You can also find brands of veggie burgers with whole ingredients -- such as beans, grains and vegetables – in stores, Palmer says.

Once you get comfortable eating plant-based burgers, Palmer suggests using the shift as a springboard to a better diet.

“Move beyond this to include more healthful meals, such as simmered lentils, curried chickpeas, whole grains pilaf and roasted veggies,” she says. “This is the true picture of a healthy plant-based diet.” 

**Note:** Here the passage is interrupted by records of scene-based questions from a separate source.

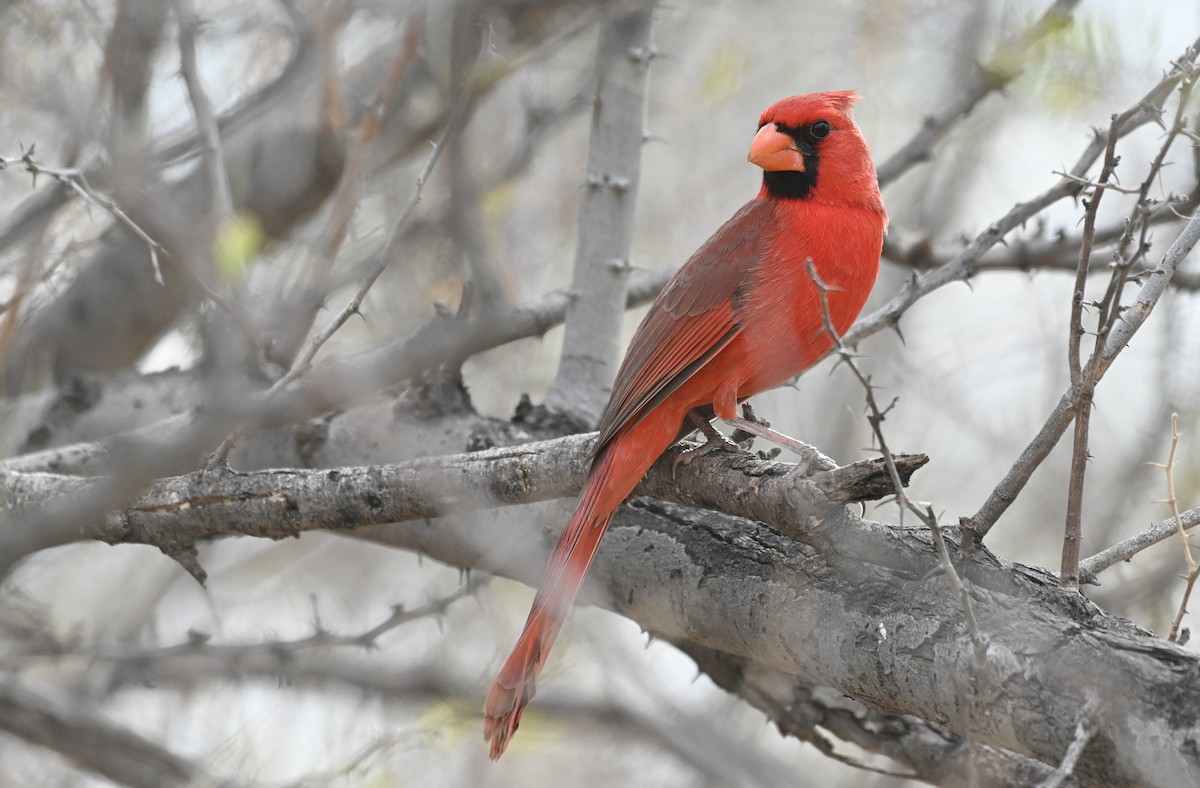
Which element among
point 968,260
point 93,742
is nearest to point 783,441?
point 968,260

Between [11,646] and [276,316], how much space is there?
1.46 metres

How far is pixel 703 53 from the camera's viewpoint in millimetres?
6434

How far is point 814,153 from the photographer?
303cm

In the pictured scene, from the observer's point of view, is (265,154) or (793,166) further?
(265,154)

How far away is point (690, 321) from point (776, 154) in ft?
1.79

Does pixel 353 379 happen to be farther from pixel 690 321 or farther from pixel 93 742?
pixel 93 742

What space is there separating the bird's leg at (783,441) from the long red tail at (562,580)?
11.3 inches

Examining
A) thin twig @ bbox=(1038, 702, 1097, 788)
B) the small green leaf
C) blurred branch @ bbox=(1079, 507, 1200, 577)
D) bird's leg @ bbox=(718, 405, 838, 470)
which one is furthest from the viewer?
the small green leaf

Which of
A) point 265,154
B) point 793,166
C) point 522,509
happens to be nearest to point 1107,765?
point 522,509

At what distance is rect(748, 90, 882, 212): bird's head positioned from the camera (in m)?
2.97

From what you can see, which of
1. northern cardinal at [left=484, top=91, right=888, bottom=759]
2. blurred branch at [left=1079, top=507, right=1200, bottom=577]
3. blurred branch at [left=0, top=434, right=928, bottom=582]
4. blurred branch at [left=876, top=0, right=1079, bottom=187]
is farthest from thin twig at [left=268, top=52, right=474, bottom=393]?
blurred branch at [left=876, top=0, right=1079, bottom=187]

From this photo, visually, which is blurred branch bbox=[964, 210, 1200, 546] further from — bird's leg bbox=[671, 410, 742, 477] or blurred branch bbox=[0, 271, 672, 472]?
blurred branch bbox=[0, 271, 672, 472]

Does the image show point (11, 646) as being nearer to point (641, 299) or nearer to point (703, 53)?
point (641, 299)

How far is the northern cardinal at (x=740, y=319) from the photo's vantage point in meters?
2.43
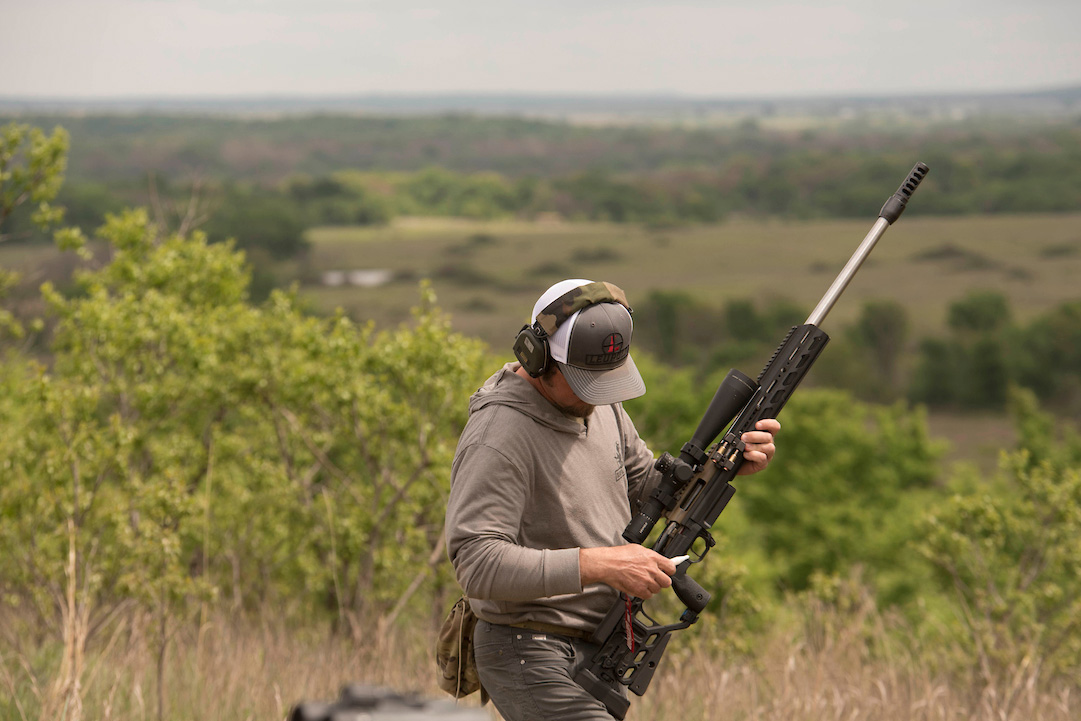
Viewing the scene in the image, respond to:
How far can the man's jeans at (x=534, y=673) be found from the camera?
128 inches

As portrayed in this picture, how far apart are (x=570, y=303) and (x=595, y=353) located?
19cm

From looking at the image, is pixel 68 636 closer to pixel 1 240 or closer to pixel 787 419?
pixel 1 240

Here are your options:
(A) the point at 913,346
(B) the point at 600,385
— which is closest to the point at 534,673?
(B) the point at 600,385

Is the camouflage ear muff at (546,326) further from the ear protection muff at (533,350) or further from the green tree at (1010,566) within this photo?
the green tree at (1010,566)

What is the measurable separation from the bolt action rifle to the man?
0.10 metres

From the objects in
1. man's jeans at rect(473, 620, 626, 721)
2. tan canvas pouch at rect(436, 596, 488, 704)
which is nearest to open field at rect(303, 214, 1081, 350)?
tan canvas pouch at rect(436, 596, 488, 704)

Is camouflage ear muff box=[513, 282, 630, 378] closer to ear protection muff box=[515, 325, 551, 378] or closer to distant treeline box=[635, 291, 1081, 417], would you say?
ear protection muff box=[515, 325, 551, 378]

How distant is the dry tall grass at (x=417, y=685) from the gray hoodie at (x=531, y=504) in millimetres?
1852

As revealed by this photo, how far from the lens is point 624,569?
3119mm

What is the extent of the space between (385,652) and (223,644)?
1230mm

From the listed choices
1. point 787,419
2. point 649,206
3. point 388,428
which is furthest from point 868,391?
point 388,428

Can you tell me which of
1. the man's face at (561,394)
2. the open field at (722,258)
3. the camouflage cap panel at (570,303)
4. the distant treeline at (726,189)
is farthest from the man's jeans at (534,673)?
the distant treeline at (726,189)

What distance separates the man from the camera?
10.2 feet

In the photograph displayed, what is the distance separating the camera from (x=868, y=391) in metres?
105
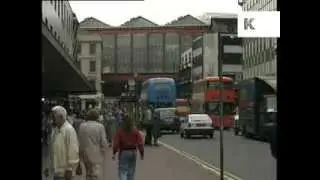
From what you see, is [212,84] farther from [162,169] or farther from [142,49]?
[162,169]

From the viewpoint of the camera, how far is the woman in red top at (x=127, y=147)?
11125 millimetres

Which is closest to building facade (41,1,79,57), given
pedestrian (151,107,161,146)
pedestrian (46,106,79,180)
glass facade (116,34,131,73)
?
glass facade (116,34,131,73)

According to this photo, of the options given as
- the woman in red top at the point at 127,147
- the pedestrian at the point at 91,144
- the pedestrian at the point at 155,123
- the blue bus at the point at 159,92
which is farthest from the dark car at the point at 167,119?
the pedestrian at the point at 91,144

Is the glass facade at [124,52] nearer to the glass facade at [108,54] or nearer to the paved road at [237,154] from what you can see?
the glass facade at [108,54]

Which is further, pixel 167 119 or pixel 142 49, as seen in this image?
pixel 167 119

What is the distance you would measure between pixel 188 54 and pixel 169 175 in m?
7.18

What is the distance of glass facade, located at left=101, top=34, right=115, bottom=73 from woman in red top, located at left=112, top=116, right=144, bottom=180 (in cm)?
246

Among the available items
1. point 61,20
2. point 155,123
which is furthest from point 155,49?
point 155,123

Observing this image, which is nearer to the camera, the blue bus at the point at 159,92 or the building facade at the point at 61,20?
the building facade at the point at 61,20

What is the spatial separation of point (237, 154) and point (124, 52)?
1611 cm

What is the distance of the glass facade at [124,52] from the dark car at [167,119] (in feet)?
15.6

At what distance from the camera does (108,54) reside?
8539 millimetres
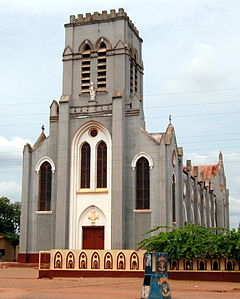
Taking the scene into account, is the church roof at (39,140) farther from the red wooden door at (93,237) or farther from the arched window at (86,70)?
the red wooden door at (93,237)

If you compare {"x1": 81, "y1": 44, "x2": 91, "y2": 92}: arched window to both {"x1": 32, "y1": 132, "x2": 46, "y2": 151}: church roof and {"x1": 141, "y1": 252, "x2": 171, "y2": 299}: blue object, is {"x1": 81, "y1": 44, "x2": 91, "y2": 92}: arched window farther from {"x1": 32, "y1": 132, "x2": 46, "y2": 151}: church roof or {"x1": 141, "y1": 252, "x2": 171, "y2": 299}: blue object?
{"x1": 141, "y1": 252, "x2": 171, "y2": 299}: blue object

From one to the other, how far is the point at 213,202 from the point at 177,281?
36.3 metres

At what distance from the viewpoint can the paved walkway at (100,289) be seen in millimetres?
17672

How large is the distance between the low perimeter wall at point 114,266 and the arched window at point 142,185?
899 centimetres

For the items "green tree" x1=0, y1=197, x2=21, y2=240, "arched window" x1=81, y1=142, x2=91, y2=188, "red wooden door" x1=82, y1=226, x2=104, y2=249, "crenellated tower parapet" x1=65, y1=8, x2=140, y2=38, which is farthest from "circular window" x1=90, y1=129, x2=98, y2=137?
"green tree" x1=0, y1=197, x2=21, y2=240

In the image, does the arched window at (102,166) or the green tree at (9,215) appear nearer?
the arched window at (102,166)

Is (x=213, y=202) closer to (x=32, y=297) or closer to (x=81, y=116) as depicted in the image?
(x=81, y=116)

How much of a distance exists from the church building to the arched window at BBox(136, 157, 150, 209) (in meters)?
0.07

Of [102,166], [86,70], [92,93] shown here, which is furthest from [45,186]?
[86,70]

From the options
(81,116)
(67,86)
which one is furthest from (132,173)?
(67,86)

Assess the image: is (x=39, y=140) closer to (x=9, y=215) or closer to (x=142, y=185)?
(x=142, y=185)

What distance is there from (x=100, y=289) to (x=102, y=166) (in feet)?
53.5

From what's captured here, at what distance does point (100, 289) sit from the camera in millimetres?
20219

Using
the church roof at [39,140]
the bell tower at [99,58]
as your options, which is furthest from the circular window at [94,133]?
the church roof at [39,140]
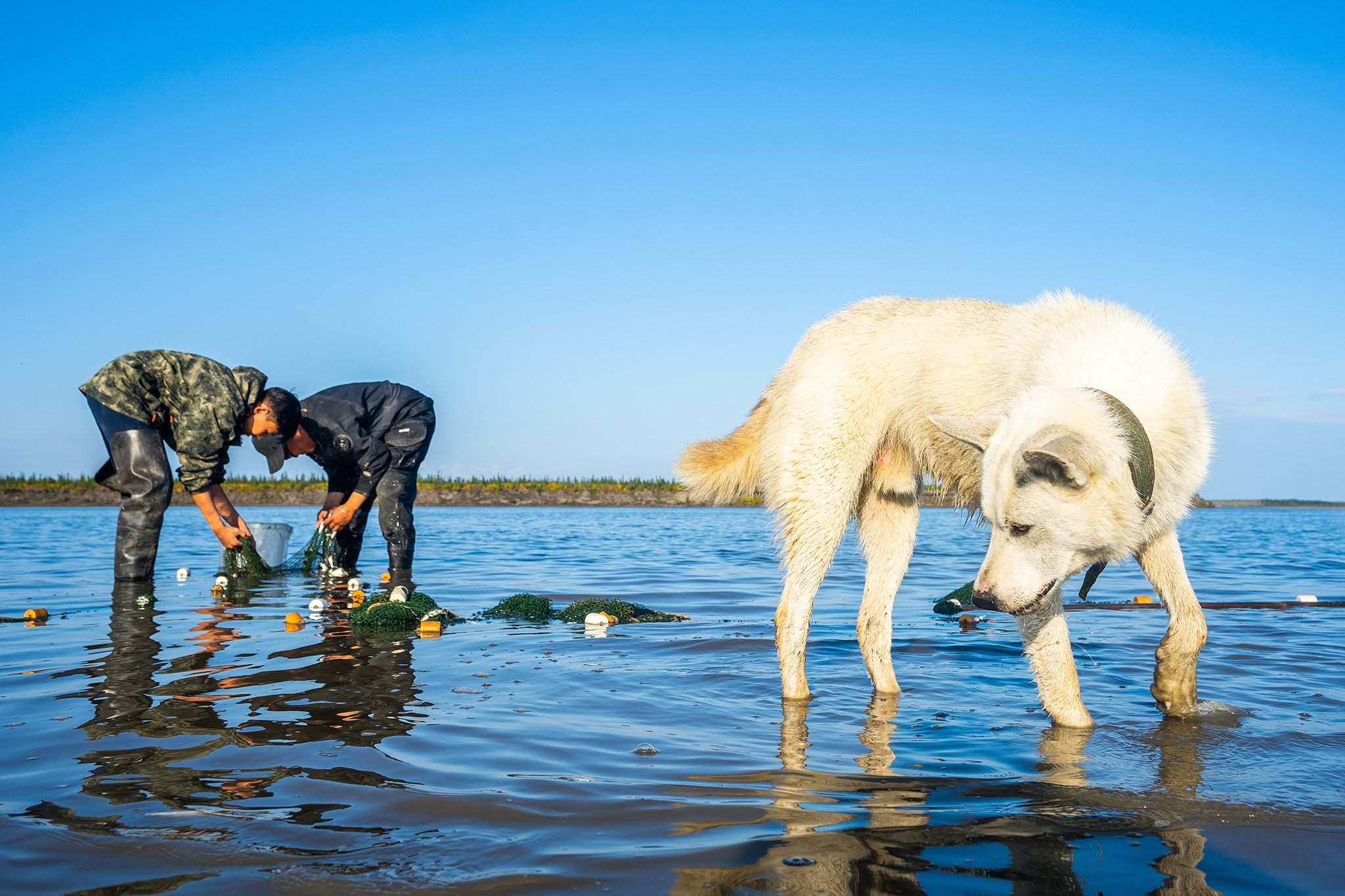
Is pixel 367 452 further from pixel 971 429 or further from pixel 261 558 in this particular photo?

Eating more plant-based foods

Other tips she offers for incorporating more plant-based food into your diet include:

Designate one day each week as meat-free. For example, plan a “Meatless Monday.”

Keep easy plant-based options at your fingertips. These might include canned beans, whole grains (quinoa, brown rice, oats), lentils, nuts, seeds and “lots of fruits and veggies,” Palmer says.

Try new recipes. For example, create one new plant-based recipe a week for dinner.

Make favorite foods plant-based. “So if you love tacos, try black bean tacos with no meat,” she says. “Try a veggie lasagna instead of a meat lasagna. 

Order plant-based dishes in restaurants. If you enjoy them, try them at home.